Today was CloudForce in London – SalesForce.com’s big event, which is touring the world, and touted as “your chance to get the insight you need to take advantage of cloud computing and salesforce.com applications in 2009.” And that’s probably where the problem starts. There wasn’t much cloud on show, at least not cloud computing as I understand it.
They had me in the palm of their hand. I was waiting to be wowed. Marc Benioff, Salesforce.com’s highly energetic Chairman and CEO took to the stage and had at it like a fervent preacher, although one who’d slightly forgotten his gospel, having to glance down at his autocue as he stumbled over customer and competitor names, but that didn’t dim his obvious passion for what SaleForce.com had to offer. SalesForce.com has done a great job of selling to sales people.

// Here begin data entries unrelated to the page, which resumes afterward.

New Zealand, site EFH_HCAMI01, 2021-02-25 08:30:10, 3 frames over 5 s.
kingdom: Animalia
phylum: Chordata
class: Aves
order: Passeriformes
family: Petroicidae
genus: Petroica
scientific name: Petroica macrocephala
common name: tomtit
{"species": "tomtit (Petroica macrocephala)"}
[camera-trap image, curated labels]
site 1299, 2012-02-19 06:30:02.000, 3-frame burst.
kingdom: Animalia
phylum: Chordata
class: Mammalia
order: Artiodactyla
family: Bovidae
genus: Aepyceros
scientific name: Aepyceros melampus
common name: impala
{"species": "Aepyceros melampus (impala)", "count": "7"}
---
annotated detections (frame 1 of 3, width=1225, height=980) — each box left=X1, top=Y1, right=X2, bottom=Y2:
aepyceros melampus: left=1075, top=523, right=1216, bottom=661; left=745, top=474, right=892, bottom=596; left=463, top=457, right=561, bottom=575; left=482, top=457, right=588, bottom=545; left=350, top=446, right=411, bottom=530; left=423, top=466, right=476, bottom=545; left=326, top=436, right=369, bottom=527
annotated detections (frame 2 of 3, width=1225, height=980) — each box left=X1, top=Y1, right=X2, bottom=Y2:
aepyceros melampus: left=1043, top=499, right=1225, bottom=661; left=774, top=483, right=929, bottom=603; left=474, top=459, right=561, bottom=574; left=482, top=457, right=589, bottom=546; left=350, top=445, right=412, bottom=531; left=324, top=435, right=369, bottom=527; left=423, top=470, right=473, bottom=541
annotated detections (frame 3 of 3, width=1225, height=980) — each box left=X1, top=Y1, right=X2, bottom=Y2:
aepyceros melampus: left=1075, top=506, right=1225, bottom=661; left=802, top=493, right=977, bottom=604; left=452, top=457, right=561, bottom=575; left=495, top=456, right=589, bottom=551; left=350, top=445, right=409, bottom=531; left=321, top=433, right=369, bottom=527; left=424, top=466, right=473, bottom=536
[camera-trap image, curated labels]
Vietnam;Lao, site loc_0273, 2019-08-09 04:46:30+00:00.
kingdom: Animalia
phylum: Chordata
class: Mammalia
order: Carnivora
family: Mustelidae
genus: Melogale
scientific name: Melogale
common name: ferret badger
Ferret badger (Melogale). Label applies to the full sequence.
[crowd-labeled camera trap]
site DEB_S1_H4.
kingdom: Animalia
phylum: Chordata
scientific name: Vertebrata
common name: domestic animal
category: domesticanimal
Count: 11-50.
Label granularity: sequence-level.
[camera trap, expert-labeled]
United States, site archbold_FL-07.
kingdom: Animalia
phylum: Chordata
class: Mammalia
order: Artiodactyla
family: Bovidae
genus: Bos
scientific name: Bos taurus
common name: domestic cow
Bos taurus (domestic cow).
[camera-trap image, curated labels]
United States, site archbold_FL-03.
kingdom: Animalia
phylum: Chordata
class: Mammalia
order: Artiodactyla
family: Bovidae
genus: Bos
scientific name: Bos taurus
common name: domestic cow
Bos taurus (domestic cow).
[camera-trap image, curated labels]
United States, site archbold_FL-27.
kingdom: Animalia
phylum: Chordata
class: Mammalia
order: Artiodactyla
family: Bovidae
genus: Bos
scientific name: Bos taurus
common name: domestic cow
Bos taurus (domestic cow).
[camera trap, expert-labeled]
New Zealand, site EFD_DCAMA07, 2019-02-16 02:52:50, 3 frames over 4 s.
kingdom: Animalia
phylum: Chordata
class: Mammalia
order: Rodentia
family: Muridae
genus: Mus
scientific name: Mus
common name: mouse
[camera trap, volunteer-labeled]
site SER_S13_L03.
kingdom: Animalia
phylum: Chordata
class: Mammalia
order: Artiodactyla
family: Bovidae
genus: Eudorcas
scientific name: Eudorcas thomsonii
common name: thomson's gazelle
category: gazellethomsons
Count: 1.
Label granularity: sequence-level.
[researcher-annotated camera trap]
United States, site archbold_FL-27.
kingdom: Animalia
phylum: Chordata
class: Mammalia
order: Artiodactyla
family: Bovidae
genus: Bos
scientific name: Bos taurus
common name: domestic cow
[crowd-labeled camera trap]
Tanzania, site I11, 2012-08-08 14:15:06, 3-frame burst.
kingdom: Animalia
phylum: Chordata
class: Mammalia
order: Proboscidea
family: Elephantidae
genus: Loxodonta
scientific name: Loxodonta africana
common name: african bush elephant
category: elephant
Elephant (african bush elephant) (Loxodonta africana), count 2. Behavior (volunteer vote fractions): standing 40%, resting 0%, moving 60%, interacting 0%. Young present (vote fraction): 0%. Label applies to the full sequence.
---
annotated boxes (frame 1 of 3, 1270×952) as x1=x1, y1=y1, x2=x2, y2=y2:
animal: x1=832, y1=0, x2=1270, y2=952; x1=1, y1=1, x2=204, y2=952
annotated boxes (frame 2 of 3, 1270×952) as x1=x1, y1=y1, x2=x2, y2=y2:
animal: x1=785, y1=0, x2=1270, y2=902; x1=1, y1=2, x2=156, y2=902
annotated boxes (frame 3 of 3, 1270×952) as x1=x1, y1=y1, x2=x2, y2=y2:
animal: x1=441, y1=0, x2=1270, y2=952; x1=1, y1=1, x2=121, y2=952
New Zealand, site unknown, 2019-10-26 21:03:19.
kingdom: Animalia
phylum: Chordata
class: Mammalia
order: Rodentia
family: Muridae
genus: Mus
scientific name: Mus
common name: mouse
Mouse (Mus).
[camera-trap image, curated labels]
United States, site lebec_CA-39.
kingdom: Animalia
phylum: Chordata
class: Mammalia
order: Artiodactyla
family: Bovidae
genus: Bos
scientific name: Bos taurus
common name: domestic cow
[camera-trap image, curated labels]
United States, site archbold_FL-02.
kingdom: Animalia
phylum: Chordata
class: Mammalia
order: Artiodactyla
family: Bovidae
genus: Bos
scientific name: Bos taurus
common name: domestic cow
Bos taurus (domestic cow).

It is an excellent pipeline management tool for sales managers, and dashboard provider for exec teams, and I’ve used it successfully from both of those angles in the past.
However, during the day, salesforce was promoted as a customer service management tool, a financial data management tool, a content management tool and a social media monitoring tool. That’s a big stretch from where they started. Add to that, a firm claim on the cloud space. Benioff said that they had been “talking cloud” for ten years.
Salesforce.com is certainly evolving from a SaaS-based CRM provider, where it has done well, to a PaaS (platform as a service) provider. That puts it on a direct collision course with the likes of Amazon and Microsoft’s emerging Azure platform, as well as Google’s very own App engine. Those are big players, one’s that know their apples and pears.
During the morning Benioff made a big play about their ‘live demos’ and that’s where the wheels came off for me. Not in the demos themselves, they were super slick and flawless, almost too good to believe. And indeed they were. Orange was touted as a major customer, with 10,000 Orange customers claimed to be using SalesForce.com’s Facebook monitoring application. The problem was, the orange customer service twitter account used in the ‘live demo’ was a fake, as Redmonk’s James Governer discovered after tweeting about it (tweets in reverse chronological order):


And digging into the account they used as the example customer, well, that was a fake too, as you can see from their stream:
2 updates, 4 followers. In fact there’s a veritable ecosystem of fake accounts around ddbenson. Now, I have nothing against demos with dummy accounts. I’ve done the occasional one myself. Sometimes needs must, and they are important to protect people’s privacy, but when you do them, call them as such. Both James and I had asked our Twitter followers if they had any experience of interacting with Orange customer services via twitter. That’s a good few thousand people between the two of us. The answer? Nothing. Not a sausage. And why would there be? If Facebook asked you to install a SalesForce.com app into your profile would you? No, you probably wouldn’t. I even trawled Facebook trying to find this mystery app, but couldn’t see anything with more than 40 users. I’m clearly missing something here, since the Facebook integration was heavily promoted during the day.
There was much talk of how great SalesForce.com is, what wonderful things they do and their commitment to ‘the social contract’ (and their 1:1:1 model) and heavy claims for their social media credentials. A fair few people left during the keynote session, some tweeting their departure, and there was a general shuffling of feet around me as the pitch went on.
The sales pitch just didn’t seem to be connecting with those around me. Sure, the bloggers and journalists were comfortable at their big desks, with coffee and Ethernet connections, but talking to the customers and potential new SalesForce.com users in the pews, there seemed to be a general disquiet. “How am I going to use this for my support organisation?” asked one attendee, “the maintenance windows don’t allow me to run 24/7″. And indeed, while SalesForce.com proclaims >99.9% (the same uptime as this web hosting provider), that doesn’t include the scheduled maintenance windows, when they do their software upgrades. That’s the “No software” company’s software upgrades.
They are certainly transparent about system availability, with a real-time view of their operations, although that is fairly standard for a large service provider these days.
no software dude hugs me at cloudforce 09 on 12seconds.tv
Now, maybe I’m just smarting because I didn’t get hugged by the no software guy, but maybe that was because he was keeping his distance. I wanted to ask about the software the sales team had to run on their Blackberries to use SalesForce.com. I wanted to ask about the iPhone software from SalesForce.com. I wanted to know if they were going to support the Nokia platform that I happen to like, and what their plans were for Windows Mobile. Lots of software to ask about.
Anyway, you can watch the whole keynote - the SalesForce.com team got the content up quickly. I’ll write more about the new features just as soon as I have checked them out.